肿瘤侵袭基底膜是一个复杂的多步骤过程。黏附改变以及细胞运动增加均有助于肿瘤细胞的侵袭和转移。已使用多种体外模型来测量细胞侵袭性。使用重组基底膜基质胶或I型胶原作为侵袭屏障,可在盲孔Boyden小室中体外模拟基底膜的侵袭。我们研究的目的是比较表皮肿瘤细胞(TR 131、TR 146、SCL II、FaDu、HLaC 79)以及源自原发性肿瘤(Mel Ei、Mel Ho、Mel Juso、Mel Wei)或其转移灶(Mel Ju、Mel Im、Sk Mel 1、Sk Mel 28)的黑色素瘤细胞的迁移和侵袭能力。表皮肿瘤细胞对成纤维细胞条件培养基和纤连蛋白(20微克/毫升)的趋化反应增强,而层粘连蛋白(100微克/毫升)仅刺激3种表皮肿瘤细胞系(HLaC 79、FaDu、TR 146)的趋化性,表皮生长因子(EGF,10纳克/毫升)仅在4种情况(SCL II、FaDu、TR 131、TR 146)下有刺激作用,白细胞介素-1(IL-1)仅在1种情况(FaDu)下有刺激作用。

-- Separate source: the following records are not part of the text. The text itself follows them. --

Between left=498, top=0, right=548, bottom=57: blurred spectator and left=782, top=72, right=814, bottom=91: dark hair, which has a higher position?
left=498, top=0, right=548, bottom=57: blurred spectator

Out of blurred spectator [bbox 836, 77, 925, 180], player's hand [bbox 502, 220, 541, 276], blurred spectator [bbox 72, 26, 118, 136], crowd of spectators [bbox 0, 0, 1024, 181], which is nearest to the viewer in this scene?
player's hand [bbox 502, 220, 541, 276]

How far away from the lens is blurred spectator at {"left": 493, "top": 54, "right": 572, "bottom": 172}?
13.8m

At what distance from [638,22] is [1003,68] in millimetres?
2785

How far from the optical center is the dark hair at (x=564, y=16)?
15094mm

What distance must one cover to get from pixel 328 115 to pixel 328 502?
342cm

上皮肿瘤细胞条件培养基对上皮肿瘤细胞没有趋化影响。成纤维细胞条件培养基、纤连蛋白、EGF和血小板衍生生长因子(PDGF)对所有黑色素瘤肿瘤细胞都是有效的化学引诱剂,而IL-1未诱导出明显的趋化反应。虽然两种上皮肿瘤细胞系(FaDu、TR 146)能够穿透I型胶原,但基质胶对所有上皮肿瘤细胞都是不可穿透的屏障。来自黑色素瘤原发性肿瘤的两种细胞系(Mel Ho、Mel Ei)和来自黑色素瘤转移灶的两种细胞系(Sk Mel 1、Sk Mel 28)未显示出穿过I型胶原和基质胶的侵袭,而转移细胞系Mel Ju和Mel Im以及原发性肿瘤细胞系Mel Wei可观察到穿过这两种屏障的侵袭。因此,上皮肿瘤中晚期和少见转移以及黑色素瘤中早期转移的临床观察结果与我们对肿瘤细胞侵袭行为的体外研究相关。黑色素瘤细胞系的侵袭性与其临床来源之间未显示出显著相关性,这表明存在具有不同侵袭潜能的亚群。